**Directions**
[1] In the forum thread, where did the dealer send the colleague's Rapido to have the work done?
[2] Reproduce the forum thread word for word from "## rowley (May" to "a proper lounge.".
[3] In the forum thread, why does Otto say that converting the Adria Twin would need to be done exceedingly professionally?

**Quoted passage**

____________________

# Any idea who converts the twin?



## victoria1 (May 11, 2009)

Does anyone have any ideas who i can get in touch with to have my adria twin converted from a fixed bed (no longer need storage) to two day seats at the back. It is 2008, may.


----------



## Mike48 (May 1, 2005)

I think they are made in the former Yugoslavia. You can find out from here:
http://www.adria-mobil.com/default.cfm?j=En&t=Gb&d=Gb&kat=07010101


----------



## Otto-de-froste (May 20, 2005)

Hi victoria1

I had a colleague once who sent their Rapido back to the supplying dealer for major revision to a fixed bed
The dealer transported it back to Rapido in France for the work to be done
However it was all charged to the customer, and I can imagine it was a pretty centime or two

I wouldn't advocate doing this in your case, but maybe the supplying dealer can carry out the work, or recommend a suitable contractor

Look in the back pages of the motorhome and caravan magazines, or the Caravanning and Camping Club magazine for the smaller convertors

Bear in mind that any such alteration may affect it's future value on the 2nd hand market, and would therefore need to be exceedingly professional

Hope you find someone up to the job.

Otto


----------



## b16duv (Feb 14, 2006)

Ask Pete

D


----------



## rowley (May 14, 2005)

The Swift accent and the Wildax Aurora Leisure offer the layout that you are seeking. I don't think that Adria would convert your Twin although some of the small British converters such as NuVenture might.


----------



## Steamdrivenandy (Jun 18, 2007)

Adria themselves have introduced the Twin SL for 2010 which has two lengthways twin beds which can be linked as a double just like the SL version of the Adria Compact. I haven't seen a Twin SL but I assume it has copious storage under the beds accessible from the rear doors. Whilst it's quite possible to sit on the beds it's not really the same as a proper lounge.

As someone else has posted the Autocruise Accent has the layout your looking for although Swift have chosen not to offer that layout in their Mondial range. I don't know Wildax's work, but I think Vantage, IH and Timberland may all offer something like you're after.

HTH

SDA


----------

____________________

**Listed records**
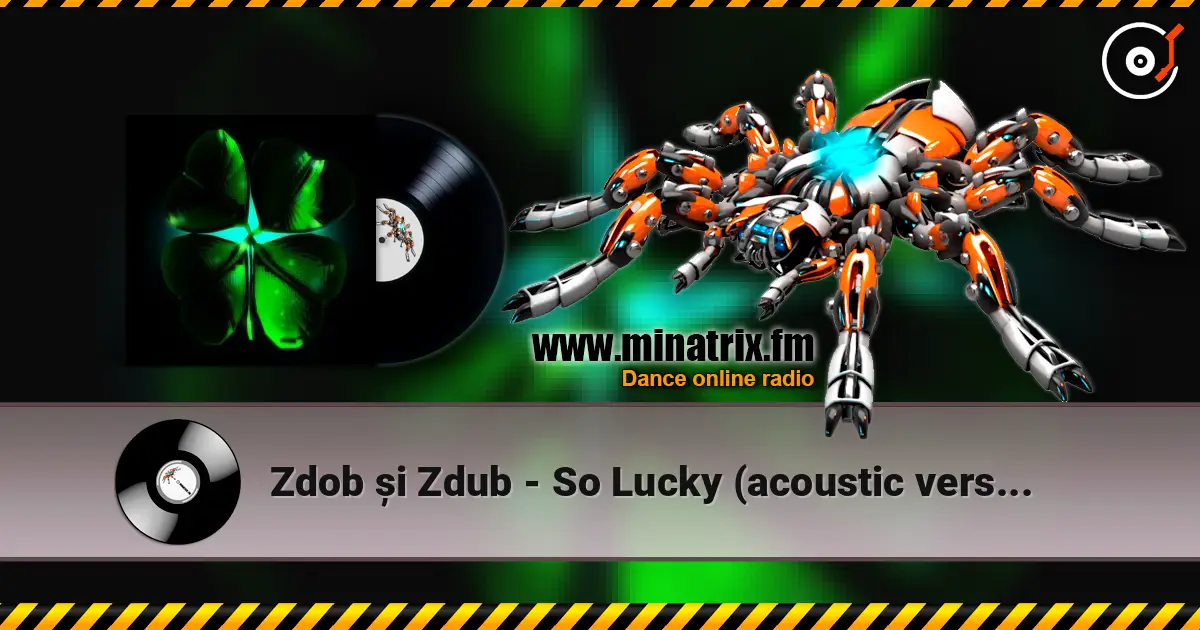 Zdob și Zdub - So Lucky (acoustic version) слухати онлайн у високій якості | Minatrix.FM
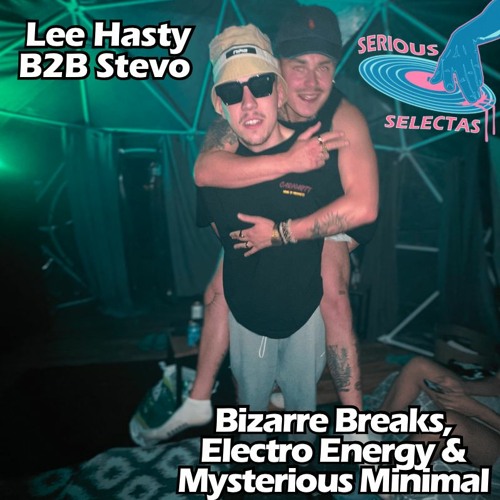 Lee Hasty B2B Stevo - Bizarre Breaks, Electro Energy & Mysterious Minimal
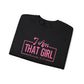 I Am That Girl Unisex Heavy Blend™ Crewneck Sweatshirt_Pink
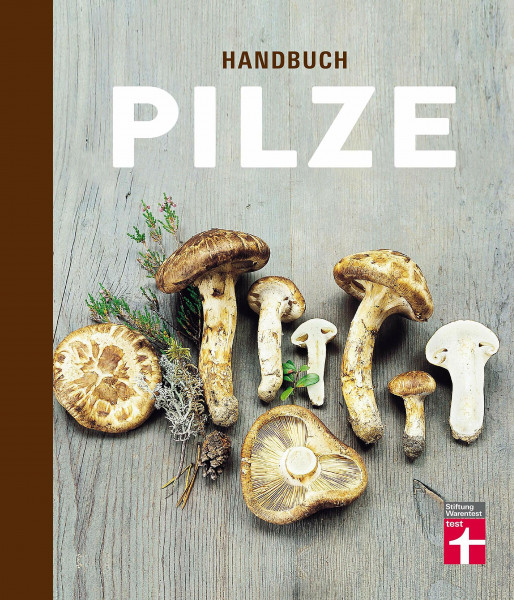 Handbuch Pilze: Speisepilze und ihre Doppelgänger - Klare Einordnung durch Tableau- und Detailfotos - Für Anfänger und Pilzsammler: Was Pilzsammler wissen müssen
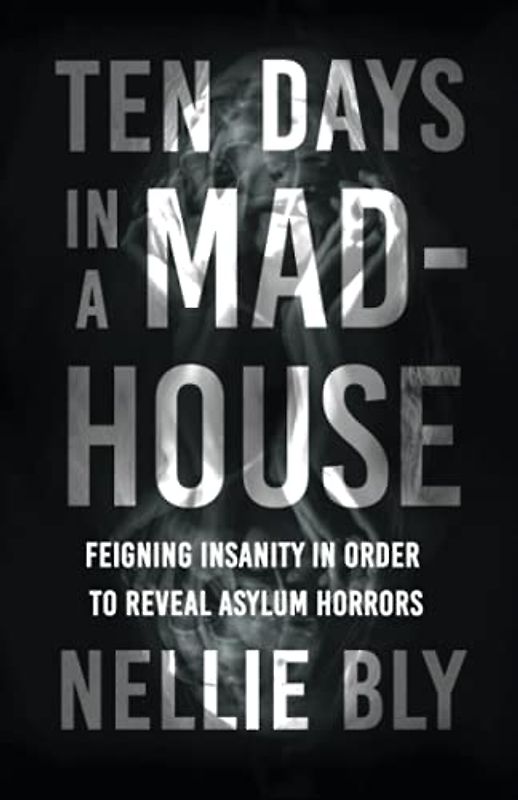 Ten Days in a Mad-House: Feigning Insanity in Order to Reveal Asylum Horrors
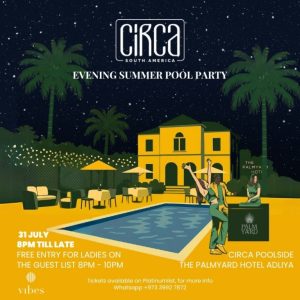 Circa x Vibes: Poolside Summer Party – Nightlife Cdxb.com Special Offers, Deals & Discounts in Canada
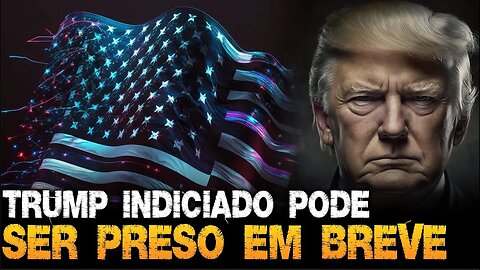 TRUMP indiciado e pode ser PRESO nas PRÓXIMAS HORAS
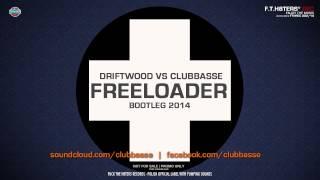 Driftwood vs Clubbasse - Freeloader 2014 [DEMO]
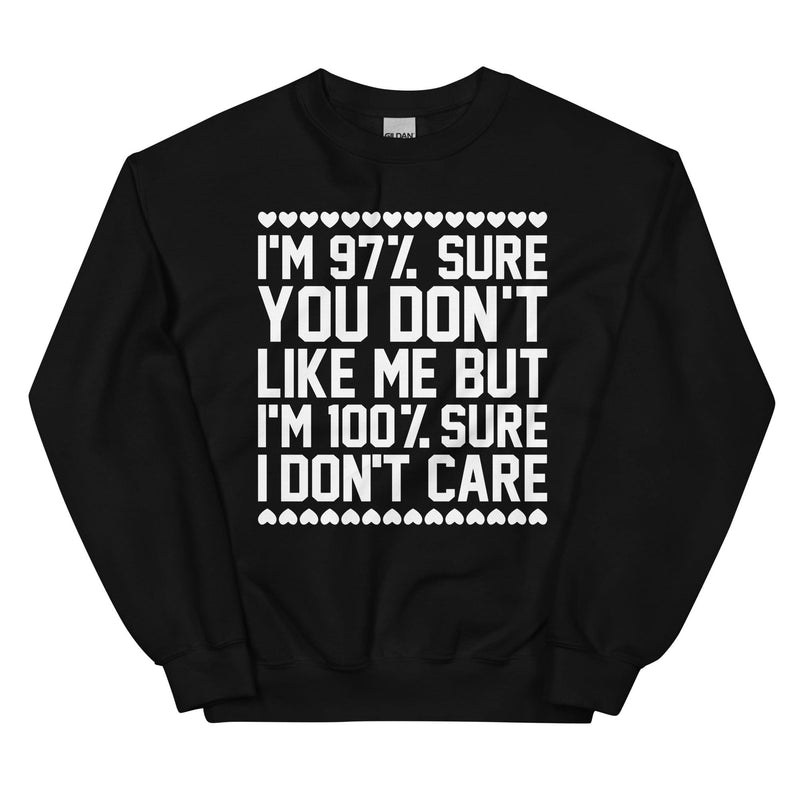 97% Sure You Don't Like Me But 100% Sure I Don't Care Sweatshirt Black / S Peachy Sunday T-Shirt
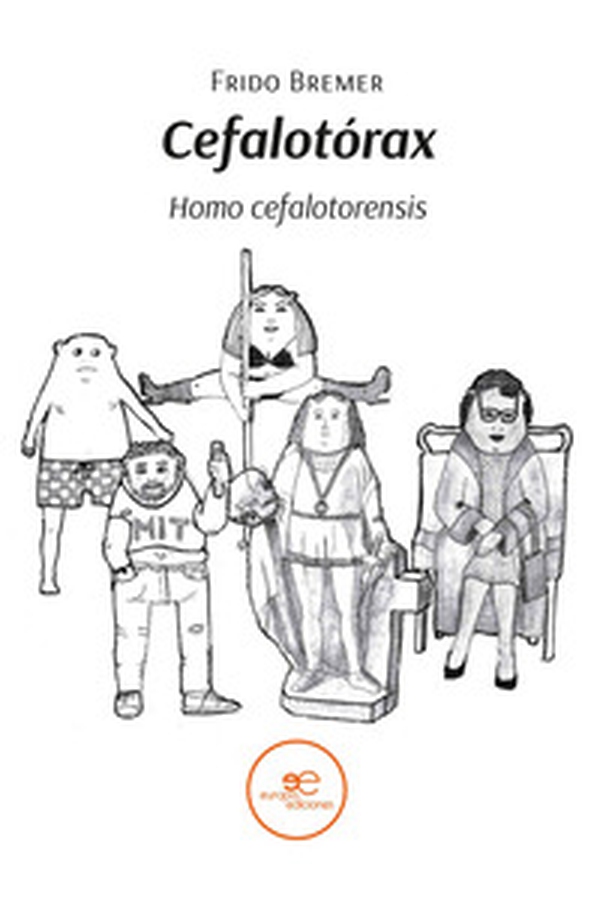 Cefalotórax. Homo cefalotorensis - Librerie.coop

____________________

**Results in order**
[1] Back to Rapido in France.

[2]
## rowley (May 14, 2005)

The Swift accent and the Wildax Aurora Leisure offer the layout that you are seeking. I don't think that Adria would convert your Twin although some of the small British converters such as NuVenture might.


----------



## Steamdrivenandy (Jun 18, 2007)

Adria themselves have introduced the Twin SL for 2010 which has two lengthways twin beds which can be linked as a double just like the SL version of the Adria Compact. I haven't seen a Twin SL but I assume it has copious storage under the beds accessible from the rear doors. Whilst it's quite possible to sit on the beds it's not really the same as a proper lounge.

[3] Any such alteration may affect the vehicle's future value on the second-hand market.